Work to be completed:
Say whether each statement agrees with the passage on dynamic visual SLAM, answering yes or no and quoting the words of the passage that decide it.
1. The proposed system runs YOLOv7-tiny on a single CPU.
2. Geometric methods need pretrained models.
3. Dai et al. assumed that the relative positions of static points change over time.

Passage for review:
-- Opening Marker --

Addressing the impact of dynamic objects on visual SLAM is, therefore, crucial for enabling accurate positioning, mapping, and intelligent applications of robots in real-world environments. This paper proposes a real-time RGB-D visual SLAM system designed for dynamic indoor environments. The main contributions of this article include the following aspects:

1.
First, we optimize and employ YOLOv7-tiny on a single CPU and compensate for missed detections using Extended Kalman Filtering and the Hungarian algorithm to ensure the accuracy of semantic information.
2.
Second, we propose a dynamic feature point removal algorithm to enhance the tracking and locating accuracy of the visual SLAM in dynamic environments by combining semantic information, geometric constraints, and depth information.
3.
Third, we conduct a detailed experimental evaluation on various public datasets and real-world dynamic scenes, and demonstrate superior accuracy and robustness through rigorous testing and analysis.

The rest of this paper is organized as follows: Sect. 2 reviews related work on dynamic visual SLAM, Sect. 3 presents the details of the proposed method, Sect. 4 provides extensive quantitative and qualitative evaluations of the proposed method, and Sect. 5 concludes the paper and discusses future prospects.

2 Related work

2.1 Geometric-based visual SLAM methods in dynamic scenes

In visual SLAM systems, only static features satisfy inter-frame and global geometric constraints. Therefore, some researchers utilize geometric constraints to distinguish between static and dynamic features. Zhang et al. [12] employed the dense optical flow residual method to detect dynamic regions in the scene and reconstructed the static background using a framework similar to the algorithm proposed in [13]. Ji et al. [14] proposed a motion detection geometry module that clusters depth images and utilizes reprojection errors to identify dynamic areas and detect moving objects. Dai et al. [15] established a correlation between mapping points and distinguished dynamic points from static map points based on the assumption that the relative positions of static points remain consistent over time. Du et al. [16] employed a graph-based approach that integrates long-term consistency via conditional random fields (CRFs) to robustly detect and track dynamic objects over extended observations across multiple frames, thereby tackling the challenges of SLAM in dynamic environments. Wang et al. [17] segmented objects to identify moving objects, thereby estimating the camera pose and performing dense point cloud reconstruction. Zhang et al. [18] used particle filtering to process depth images, combining optical flow and grid-based motion statistics to estimate inter-frame transformations during the tracking stage.

There are also many geometric methods based on line features and plane features. Zhang et al. [19] matched the point and line features in the images captured by stereo camera to estimate the pose, and utilized dynamic grids and motion models to remove dynamic features. Fan et al. [20] proposed a approach based on plane features, utilizing a network to extract these features and incorporating plane constraints into the reprojection error calculation during backend optimization to ensure accuracy. Long et al. [21] proposed a approach tailored for dynamic planar environments. This method effectively separates dynamic planar objects based on rigid motion and tracks them independently, showcasing superior performance in localization and mapping. Geometric methods are straightforward to implement, and do not require pretrained models, making them highly computationally efficient. However, they have limitations such as a strong dependence on geometric features, poor performance in highly dynamic scenes, and a lack of deep understanding of the surrounding environment, which prevents the establishment of globally consistent maps. Therefore, they are often used in combination with other methods.

-- Closing Marker --

Input data:
-- Opening Marker --

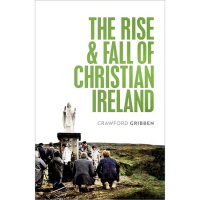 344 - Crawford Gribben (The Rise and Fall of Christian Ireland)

-- Closing Marker --
-- Opening Marker --

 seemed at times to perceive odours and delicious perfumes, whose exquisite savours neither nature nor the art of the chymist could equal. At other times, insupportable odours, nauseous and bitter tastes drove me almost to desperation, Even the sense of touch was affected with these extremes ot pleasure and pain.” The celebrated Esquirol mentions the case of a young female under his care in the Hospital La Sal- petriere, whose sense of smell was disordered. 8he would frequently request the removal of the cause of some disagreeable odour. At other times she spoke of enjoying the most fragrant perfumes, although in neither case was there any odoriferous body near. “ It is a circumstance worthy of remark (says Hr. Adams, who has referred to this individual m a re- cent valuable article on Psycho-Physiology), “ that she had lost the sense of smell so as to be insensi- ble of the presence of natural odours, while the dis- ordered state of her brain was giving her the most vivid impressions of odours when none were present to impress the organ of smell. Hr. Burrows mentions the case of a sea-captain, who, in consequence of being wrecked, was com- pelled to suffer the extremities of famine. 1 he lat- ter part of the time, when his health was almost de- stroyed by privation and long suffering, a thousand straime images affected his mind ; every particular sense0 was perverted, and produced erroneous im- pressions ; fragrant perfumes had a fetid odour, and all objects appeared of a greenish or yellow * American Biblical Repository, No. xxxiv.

-- Closing Marker --

Answer space:
1. Yes: "we optimize and employ YOLOv7-tiny on a single CPU"
2. No: "do not require pretrained models"
3. No: "based on the assumption that the relative positions of static points remain consistent over time"